When bash is invoked as an interactive login shell, or as a non-interactive shell with the --login option, it first reads and executes commands from the file /etc/profile, if that file exists. After reading that file, it looks for ~/.bash_profile, ~/.bash_login, and ~/.profile, in that order, and reads and executes commands from the first one that exists and is readable. The --noprofile option may be used when the shell is started to inhibit this behavior.

When an interactive shell that is not a login shell is started, bash reads and executes commands from /etc/bash.bashrc and ~/.bashrc, if these files exist. This may be inhibited by using the --norc option. The --rcfile file option will force bash to read and execute commands from file instead of /etc/bash.bashrc and ~/.bashrc.

Those are the initialization files. You also have /etc/environment where you can set global environmental variables but that's read rather than sourced (commands inside it are not executed but variable definitions are set).

Now, the greeting you see is something else again.
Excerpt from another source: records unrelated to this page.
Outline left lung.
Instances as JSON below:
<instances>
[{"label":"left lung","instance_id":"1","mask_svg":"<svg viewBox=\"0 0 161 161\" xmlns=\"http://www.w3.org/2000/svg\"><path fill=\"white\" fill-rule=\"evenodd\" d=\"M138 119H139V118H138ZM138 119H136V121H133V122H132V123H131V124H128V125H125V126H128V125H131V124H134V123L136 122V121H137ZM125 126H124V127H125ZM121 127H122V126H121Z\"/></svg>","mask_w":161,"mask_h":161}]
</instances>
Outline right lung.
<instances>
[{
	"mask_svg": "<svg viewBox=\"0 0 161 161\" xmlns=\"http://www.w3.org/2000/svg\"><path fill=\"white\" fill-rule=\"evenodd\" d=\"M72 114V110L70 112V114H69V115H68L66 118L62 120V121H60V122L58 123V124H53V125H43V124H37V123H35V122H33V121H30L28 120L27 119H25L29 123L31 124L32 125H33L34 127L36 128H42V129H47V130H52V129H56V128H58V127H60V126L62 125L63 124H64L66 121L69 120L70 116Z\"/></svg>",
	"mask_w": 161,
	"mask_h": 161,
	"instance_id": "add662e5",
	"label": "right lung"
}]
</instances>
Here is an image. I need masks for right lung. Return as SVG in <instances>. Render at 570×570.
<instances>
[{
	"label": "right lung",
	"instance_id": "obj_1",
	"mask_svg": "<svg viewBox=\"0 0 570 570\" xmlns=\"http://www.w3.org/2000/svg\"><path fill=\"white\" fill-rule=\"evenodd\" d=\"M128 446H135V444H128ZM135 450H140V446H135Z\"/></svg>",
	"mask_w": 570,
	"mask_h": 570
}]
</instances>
That is set in /etc/motd and is displayed through pam_motd. As explained in man motd:

The contents of /etc/motd are displayed by pam_motd(8) after a successful login but just before it executes the login shell.

The abbreviation "motd" stands for "message of the day", and this file has been traditionally used for exactly that (it requires much less disk space than mail to all users).

On Debian GNU/Linux, the content of /run/motd.dynamic is also displayed. This file is generated by /etc/init.d/motd at boot.

To remove the message just empty the /etc/motd file and make sure that nothing is being generated by /etc/init.d/motd if present.


Anyway, based on the output you show, you seem to be logging in via ssh which means you're running an interactive login shell, see above for what that means. So, in summary, the things you care about that are sourced when you log in are (and in this order):

  1. The SSH daemon, via the pam_motd module of the PAM library, displays the contents of /etc/motd. Via the pam_env module, it sets the environment variables from /etc/environment and ~/.pam_environment.
  2. A login shell is started, and the following files are read in order:
    1. /etc/profile
    2. /etc/bash.bashrc (the default Ubuntu /etc/profile sources /etc/bash.bashrc).
    3. ~/.bash_profile. The other files that could have been read here (~/.profile and ~/.bash_login) are ignored because ~/.bash_profile exists.

Solution 2:

The info you are seeing when you login via ssh is created before /etc/profile is ever even looked at. Take a look at the sequence of files in /etc/update-motd.d. That will show you where the messages you are seeing are generated by various scripts.